#### Texte du document
--------
Car c’est bien l’État qui a décidé de remettre en ordre cette commune afin de convaincre les habitants à revenir y vivre d’ici avril 2017, date à laquelle l’allocation mensuelle allouée aux évacués ne leur sera plus versée. Et tout cela, pour accueillir les Jeux Olympiques de 2020, montrant ainsi l’efficacité et la responsabilité du gouvernement japonais face à la catastrophe. Il faut préciser que cette région était une région de rizières, réputée par ses stations thermales, son eau pure et son agriculture de qualité. Les rizières ont également été décontaminées. « Au total, depuis 2011, les dépenses pour la décontamination s’élèvent à 1 milliard 500 millions d’euros » [2].

Mais la réalité est tout autre : la plupart des habitants ne veulent pas revenir, seuls quelques personnes très âgées ne peuvent imaginer finir leurs jours ailleurs que là où toutes les générations précédentes ont vécu. Pour les autres, soit ils ont réorganisé leur vie ailleurs, soit ils ne croient absolument pas que la radioactivité a disparu et ont très peur : ils ont bien raison car si le taux de radioactivité a été baissé en surface, dès que l’on creuse on retrouve un taux très élevé à 30 et jusqu’à 50 cm plus en profondeur. Et surtout, étant donné que ces villages sont situés dans des zones semi-montagneuses, dès qu’il pleut, la radioactivité des collines et forêts ruisselle avec l’eau de pluie et se répand dans toute la commune.

Une élue de la commune d’Okuma, tout près de la centrale, s’insurge contre le fait que le gouvernement veuille faire revenir les habitants, c’est un véritable scandale et les élus se taisent ! Le ministère de l’environnement a voulu créer de l’emploi et a proposé de relancer la culture des fraises- depuis 2011, les conseils communaux évacués continuent à fonctionner, implantés à proximité dans les zones habitables. Certains envisagent déjà de reconstruire complètement les communes dans des sites non contaminés.
--------
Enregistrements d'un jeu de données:
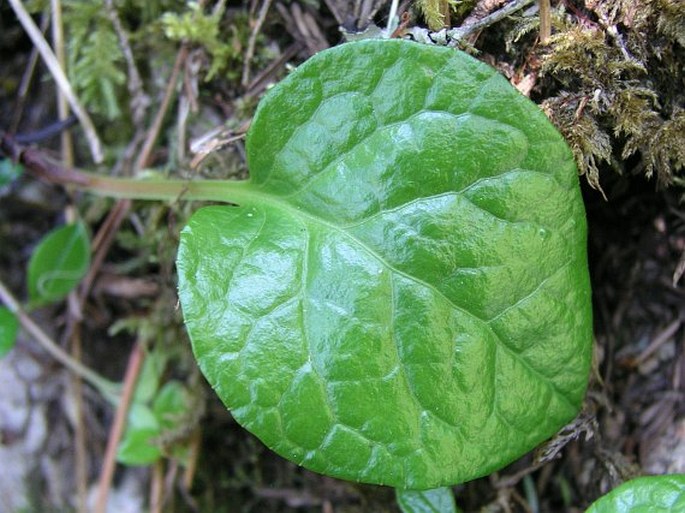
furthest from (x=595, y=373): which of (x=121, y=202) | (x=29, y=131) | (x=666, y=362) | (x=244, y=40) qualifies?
(x=29, y=131)

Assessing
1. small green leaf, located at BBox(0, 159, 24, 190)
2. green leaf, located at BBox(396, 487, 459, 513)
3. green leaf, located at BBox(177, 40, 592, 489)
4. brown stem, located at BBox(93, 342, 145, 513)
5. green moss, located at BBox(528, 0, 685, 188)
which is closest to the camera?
green leaf, located at BBox(177, 40, 592, 489)

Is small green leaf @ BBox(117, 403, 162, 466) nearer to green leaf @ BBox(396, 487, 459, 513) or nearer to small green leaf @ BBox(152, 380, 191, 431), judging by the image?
small green leaf @ BBox(152, 380, 191, 431)

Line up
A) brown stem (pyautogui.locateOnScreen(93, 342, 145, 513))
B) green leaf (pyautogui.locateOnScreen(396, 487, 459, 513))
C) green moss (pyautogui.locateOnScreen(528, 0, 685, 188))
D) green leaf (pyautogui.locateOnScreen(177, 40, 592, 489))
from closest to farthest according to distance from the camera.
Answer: green leaf (pyautogui.locateOnScreen(177, 40, 592, 489)) → green moss (pyautogui.locateOnScreen(528, 0, 685, 188)) → green leaf (pyautogui.locateOnScreen(396, 487, 459, 513)) → brown stem (pyautogui.locateOnScreen(93, 342, 145, 513))

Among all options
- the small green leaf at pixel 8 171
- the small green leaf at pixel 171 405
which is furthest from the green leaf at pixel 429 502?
the small green leaf at pixel 8 171

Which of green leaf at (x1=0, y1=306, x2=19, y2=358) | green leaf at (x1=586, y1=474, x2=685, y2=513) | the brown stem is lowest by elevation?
the brown stem

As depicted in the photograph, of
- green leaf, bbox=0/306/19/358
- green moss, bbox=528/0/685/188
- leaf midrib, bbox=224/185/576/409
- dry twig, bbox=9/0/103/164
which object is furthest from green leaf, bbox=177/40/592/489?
green leaf, bbox=0/306/19/358

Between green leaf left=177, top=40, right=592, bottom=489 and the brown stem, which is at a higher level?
green leaf left=177, top=40, right=592, bottom=489

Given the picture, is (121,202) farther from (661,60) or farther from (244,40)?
(661,60)
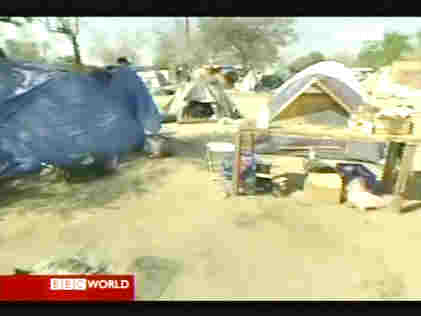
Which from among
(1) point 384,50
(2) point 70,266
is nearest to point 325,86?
(2) point 70,266

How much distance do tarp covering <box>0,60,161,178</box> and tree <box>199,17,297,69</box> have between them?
--------
#### Consigne
Dans le texte sur la décontamination au Japon, recopiez à l'identique le passage qui s'ouvre sur les mots contenant « Une élue de » et se termine par « sites non contaminés. ».

#### Réponse attendue
Une élue de la commune d’Okuma, tout près de la centrale, s’insurge contre le fait que le gouvernement veuille faire revenir les habitants, c’est un véritable scandale et les élus se taisent ! Le ministère de l’environnement a voulu créer de l’emploi et a proposé de relancer la culture des fraises- depuis 2011, les conseils communaux évacués continuent à fonctionner, implantés à proximité dans les zones habitables. Certains envisagent déjà de reconstruire complètement les communes dans des sites non contaminés.